Logging at Scale: ELK & Loki

Kubernetes Logging Patterns

18 min Lesson 7 of 28

Kubernetes Logging Patterns

Kubernetes does not have a built-in mechanism for persisting or forwarding pod logs. The platform intentionally leaves logging as an operator concern, which means every team must make deliberate architectural choices about how logs are collected, what format they are emitted in, and how multi-line events are reconstructed before they reach the storage backend. This lesson covers the three production-grade patterns — node-level agents, stdout discipline, and multi-line handling — that together form the foundation of every serious Kubernetes logging implementation, from a 10-node startup cluster to the multi-thousand-node fleets run by top-tier cloud providers.

How the Container Runtime Handles Logs

When a container writes to stdout or stderr, the kubelet captures those bytes and routes them to the configured container runtime interface (CRI) — containerd or CRI-O in virtually all production clusters today. The CRI writes each line to a log file under /var/log/pods/<namespace>_<pod-name>_<uid>/<container-name>/0.log, in a format called CRI log format:

# CRI log format — one physical line per entry
# <RFC3339Nano timestamp> <stream> <flags> <log body>

2025-07-14T09:23:01.482831200Z stdout F {"level":"info","ts":1752486181.4,"msg":"request processed","path":"/api/v1/orders","duration_ms":12}
2025-07-14T09:23:01.483100000Z stdout F {"level":"error","ts":1752486181.4,"msg":"db connection failed","error":"context deadline exceeded"}

# 'F' = full line (complete log entry)
# 'P' = partial line (multi-line event — more bytes follow)

This CRI-wrapped file is what log shippers actually tail. /var/log/containers/ contains symlinks pointing to these files, named <pod>_<namespace>_<container>-<container-id>.log — the symlink naming convention is what most shipper configurations reference. Understanding this indirection is critical: when you configure your DaemonSet to watch /var/log/containers/*.log, you are following symlinks to the real CRI log files, and your shipper must know how to strip the CRI wrapper before parsing the log body.

Node-Level Agent Pattern (DaemonSet)

The standard Kubernetes logging architecture places a lightweight log-shipping agent on every node as a DaemonSet. The DaemonSet guarantees exactly one agent replica per node — it tracks Kubernetes scheduling events so new nodes automatically get an agent, and drained nodes have their agent gracefully terminated. This pattern is preferred over per-pod sidecars at scale because a single agent can multiplex the logs of dozens of pods running on the same node, amortizing CPU and memory costs.

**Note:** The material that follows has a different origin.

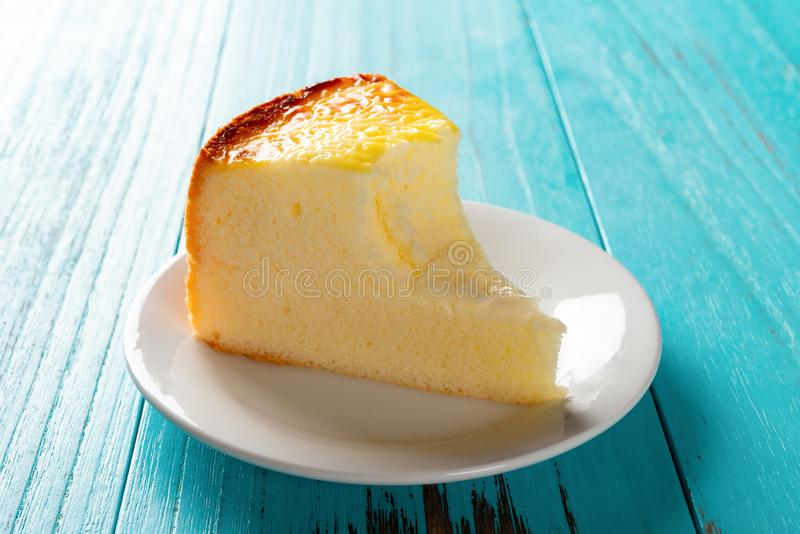 Side view studio shoot of a home made cheese cake on a blue table. Side view studio shoot of home made cheese cake on a blue table with a bite stock photo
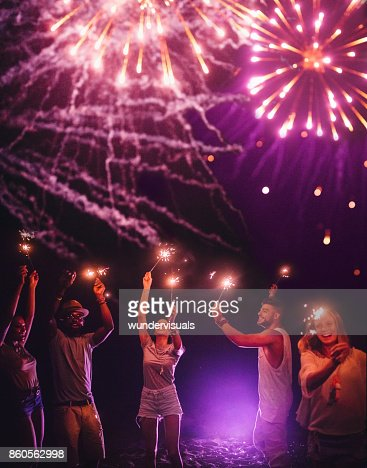 Young multi-ethnic hipster friends celebrating with sparklers and fireworks display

One Fluent Bit DaemonSet pod per node tails all container logs from hostPath mounts and forwards them to a centralized backend.

The DaemonSet agent accesses log files via hostPath volumes. The required mounts are:

/var/log — CRI log files and pod log symlinks
/var/lib/docker/containers (legacy Docker runtime) or /run/containerd (containerd)
/run/log/journal — systemd journal for node-level daemon logs (kubelet, containerd itself)
/var/lib/fluent-bit — the agent state directory (offset registry); must be a hostPath so it survives agent pod restarts

The registry hostPath is non-negotiable. If your Fluent Bit DaemonSet uses an emptyDir for its state directory, every agent pod restart (OOM kill, node reboot, DaemonSet rollout) resets the offset registry to zero. The agent then replays every log file on the node from the beginning, flooding your storage backend with duplicates and potentially triggering index capacity alerts. Mount /var/lib/fluent-bit as a hostPath so the registry persists across pod restarts.

# Fluent Bit DaemonSet — hostPath mounts (production YAML fragment)
apiVersion: apps/v1
kind: DaemonSet
metadata:
  name: fluent-bit
  namespace: logging
spec:
  selector:
    matchLabels:
      app: fluent-bit
  template:
    spec:
      serviceAccountName: fluent-bit   # needs get/list/watch pods
      tolerations:
        - operator: Exists             # run on ALL nodes incl. control-plane
      containers:
        - name: fluent-bit
          image: fluent/fluent-bit:3.1.9
          resources:
            requests:
              cpu: 100m
              memory: 64Mi
            limits:
              cpu: 500m
              memory: 128Mi
          volumeMounts:
            - name: varlog
              mountPath: /var/log
              readOnly: true
            - name: varlibdockercontainers
              mountPath: /var/lib/docker/containers
              readOnly: true
            - name: fluentbit-state
              mountPath: /var/lib/fluent-bit   # offset registry — hostPath!
      volumes:
        - name: varlog
          hostPath:
            path: /var/log
        - name: varlibdockercontainers
          hostPath:
            path: /var/lib/docker/containers
        - name: fluentbit-state
          hostPath:
            path: /var/lib/fluent-bit
            type: DirectoryOrCreate

Stdout Discipline: Why It Matters and How to Enforce It

The entire node-level agent pattern depends on a fundamental contract: all application logs must go to stdout/stderr, never to files inside the container filesystem. This contract exists because the container filesystem is ephemeral — when a pod is deleted or rescheduled, its writable layer disappears, taking any file-based logs with it. The kubelet-managed log files under /var/log/pods/ survive container restarts (up to a configurable rotation limit) precisely because the CRI writes them on the node, outside the container.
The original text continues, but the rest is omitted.